» **OBJECTIF VISÉ 1**:
Dans l'entretien avec Rãgarãja, quel est le titre du premier album du groupe ?
» **OBJECTIF VISÉ 2**:
Extrayez de l'entretien avec Rãgarãja tout le passage qui va de « Bonjour merci de » jusqu'à « en plus rapprochés. ».

» **TEXTE EXTRAIT**:
----
Interview réalisée par Doro’, au Café Dunkerque, Paris le 10 Octobre 2019.
 

Nous avons rencontré Rãgarãja quelques heures avant la soirée privée qui présentait « Egsophère », leur premier album. Un échange avec passion, simplicité et bonne humeur !


Bonjour merci de m’accorder cette petite interview.

Euryale : Merci à toi de faire vivre la scène Metal française. C’est pas évident et c’est super cool de votre part [les médias].

Pouvez-vous me présenter Rãgarãja en quelques mots et ce que vous faites dedans ?

Euryale : Comment présenter ça de façon réaliste ? En fait il y a un dictateur, moi. Je m’appelle Euryale et je suis à la base du projet. Je compose principalement et j’écris les paroles. Puis je me suis mis à enregistrer, à faire le mix et faire les clips donc tout va bien, j’ai pas de temps libre (rires). Je fais pas mal de trucs mais ça se démocratise de plus en plus. Je délègue de plus en plus de choses parce qu’on commence à être de plus en plus une équipe. L’album nous a soudés et nous a de plus en plus rapprochés.
Je m’occupe globalement des choses et à côté on a Chris, à la guitare, qui fait aussi pas mal de graphisme, qui nous aide beaucoup à ce niveau-là. On a Stan, notre barman qui, lui, est un peu plus chargé de faire de la communication avec le tatoueur ou d’autres structures histoire de nous diversifier. On a forcément Léo à la batterie…

Forcément ?! (rires)
----
» **LIGNES DE DONNÉES**:
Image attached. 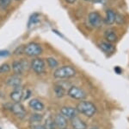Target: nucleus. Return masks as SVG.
----
» **CORRIGÉ 1**:
Le premier album du groupe s'intitule « Egsophère ».

» **CORRIGÉ 2**:
Bonjour merci de m’accorder cette petite interview.

Euryale : Merci à toi de faire vivre la scène Metal française. C’est pas évident et c’est super cool de votre part [les médias].

Pouvez-vous me présenter Rãgarãja en quelques mots et ce que vous faites dedans ?

Euryale : Comment présenter ça de façon réaliste ? En fait il y a un dictateur, moi. Je m’appelle Euryale et je suis à la base du projet. Je compose principalement et j’écris les paroles. Puis je me suis mis à enregistrer, à faire le mix et faire les clips donc tout va bien, j’ai pas de temps libre (rires). Je fais pas mal de trucs mais ça se démocratise de plus en plus. Je délègue de plus en plus de choses parce qu’on commence à être de plus en plus une équipe. L’album nous a soudés et nous a de plus en plus rapprochés.